----- QUOTED PASSAGE -----

11.6 Summary

We have placed some emphasis on how the investigation type affects what variables should be included in the analysis and on how the results might be interpreted. There are naturally many other things to consider which are beyond the scope of this session. The above example focused on regression. The next few sessions in this module will focus on regression models of different types. They are a fundamental part of the statistician’s toolbox and are used in investigations of different types. However, there are many other specialised methods available for specific tasks. For example, in descriptive analyses we may use clustering methods and principal components analysis. In prediction tasks, machine learning methods not based on regression are increasingly used. In studies of causal effects many specialised methods have been developed over recent years. Some of these involve regression and others not.

The type of investigation affects how we should assess the performance and assumptions of a model/analysis. For example, in prediction tasks we should assess how well the prediction model performs in terms of predicting the outcome for a new individual. This requires tools such as cross validation, and measures of predictive performance such as \(R^2\) , area under the curve, sensitivity and specificity. In causal analyses we are concerned with whether the assumptions of the models used are valid and whether the model is correctly specified, alongside the validity of untestable assumptions such as whether there are any important confounders that have not been accounted for in the analysis.

----- RECORD SET -----

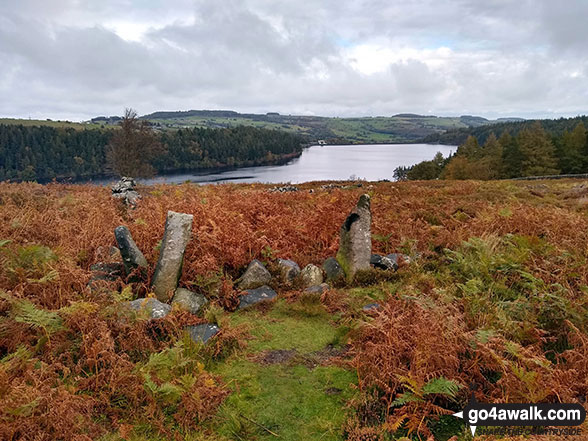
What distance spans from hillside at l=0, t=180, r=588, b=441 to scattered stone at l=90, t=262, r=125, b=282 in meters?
0.19

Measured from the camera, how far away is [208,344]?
5.02 meters

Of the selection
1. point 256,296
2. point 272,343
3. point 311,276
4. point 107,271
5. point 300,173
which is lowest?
point 300,173

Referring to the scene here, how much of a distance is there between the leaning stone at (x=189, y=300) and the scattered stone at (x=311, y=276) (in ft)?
7.06

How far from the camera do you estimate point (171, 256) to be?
21.1 ft

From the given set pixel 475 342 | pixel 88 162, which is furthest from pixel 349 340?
pixel 88 162

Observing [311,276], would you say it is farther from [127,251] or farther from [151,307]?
[127,251]

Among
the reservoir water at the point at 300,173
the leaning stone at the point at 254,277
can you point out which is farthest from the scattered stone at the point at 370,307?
the reservoir water at the point at 300,173

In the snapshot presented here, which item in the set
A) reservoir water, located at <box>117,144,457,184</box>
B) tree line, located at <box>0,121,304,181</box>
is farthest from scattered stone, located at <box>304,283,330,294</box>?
tree line, located at <box>0,121,304,181</box>

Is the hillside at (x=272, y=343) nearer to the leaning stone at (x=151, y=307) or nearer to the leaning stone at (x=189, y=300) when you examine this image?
the leaning stone at (x=151, y=307)

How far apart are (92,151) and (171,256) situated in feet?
367

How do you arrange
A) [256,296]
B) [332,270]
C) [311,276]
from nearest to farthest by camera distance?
[256,296] < [311,276] < [332,270]

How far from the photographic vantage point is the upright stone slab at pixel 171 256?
20.6ft

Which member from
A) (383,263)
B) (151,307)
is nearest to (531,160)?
(383,263)

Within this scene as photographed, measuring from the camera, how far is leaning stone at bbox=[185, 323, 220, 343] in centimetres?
514
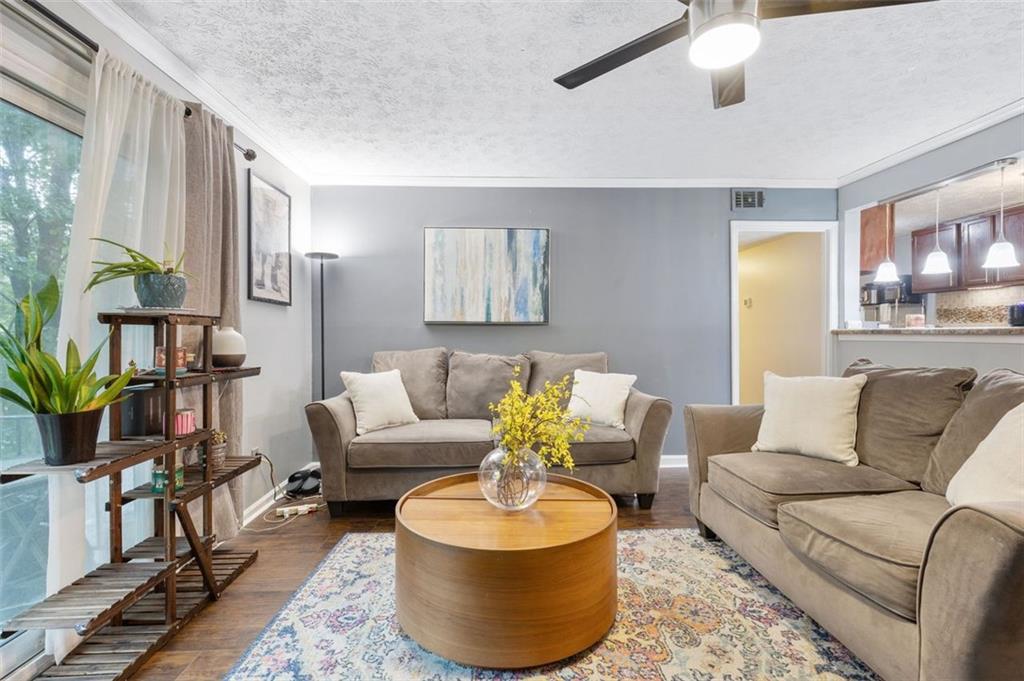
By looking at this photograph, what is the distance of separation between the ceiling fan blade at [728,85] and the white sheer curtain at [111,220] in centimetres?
236

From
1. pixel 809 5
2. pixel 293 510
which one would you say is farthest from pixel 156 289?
pixel 809 5

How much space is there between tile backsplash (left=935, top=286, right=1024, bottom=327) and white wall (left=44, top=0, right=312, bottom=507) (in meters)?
7.16

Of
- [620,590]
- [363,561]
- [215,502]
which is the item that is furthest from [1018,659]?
[215,502]

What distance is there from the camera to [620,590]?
2.04 metres

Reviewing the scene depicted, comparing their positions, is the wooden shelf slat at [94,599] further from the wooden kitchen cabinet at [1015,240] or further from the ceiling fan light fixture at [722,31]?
the wooden kitchen cabinet at [1015,240]

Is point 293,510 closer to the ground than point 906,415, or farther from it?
closer to the ground

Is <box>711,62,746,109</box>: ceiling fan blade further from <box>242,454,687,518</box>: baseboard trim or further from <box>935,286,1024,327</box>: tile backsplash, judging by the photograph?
<box>935,286,1024,327</box>: tile backsplash

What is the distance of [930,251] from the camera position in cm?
575

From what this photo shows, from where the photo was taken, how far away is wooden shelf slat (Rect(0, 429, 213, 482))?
53.4 inches

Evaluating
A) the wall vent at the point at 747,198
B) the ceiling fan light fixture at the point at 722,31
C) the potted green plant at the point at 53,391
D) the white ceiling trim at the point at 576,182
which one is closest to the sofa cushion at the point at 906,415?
the ceiling fan light fixture at the point at 722,31

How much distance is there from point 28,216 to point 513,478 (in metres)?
1.97

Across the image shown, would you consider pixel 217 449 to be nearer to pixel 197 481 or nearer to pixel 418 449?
pixel 197 481

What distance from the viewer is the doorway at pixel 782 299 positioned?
4.13 meters

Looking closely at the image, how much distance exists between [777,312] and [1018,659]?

-----

**EXERCISE SET**
(a) According to the statistics summary, which methods may be used in descriptive analyses?
(b) Write the next part of the statistics summary, picking up after its final sentence.
The entries are drawn from a different source than the statistics summary.

**RESULTS FOR EACH TASK**
(a) Clustering methods and principal components analysis.

(b)
This session aimed to provide a broad overview of different types of investigation used in medical statistics/health data science, and which you are likely to encounter in your future careers. This topic has seen some recent emphasis in the literature. The statistical and epidemiological community is increasingly emphasising the need for researchers to ensure they conduct meaningful studies and interpret findings appropriately, particularly relating to the use of observational data. It is a wide topic, and we have only touched on some aspects here.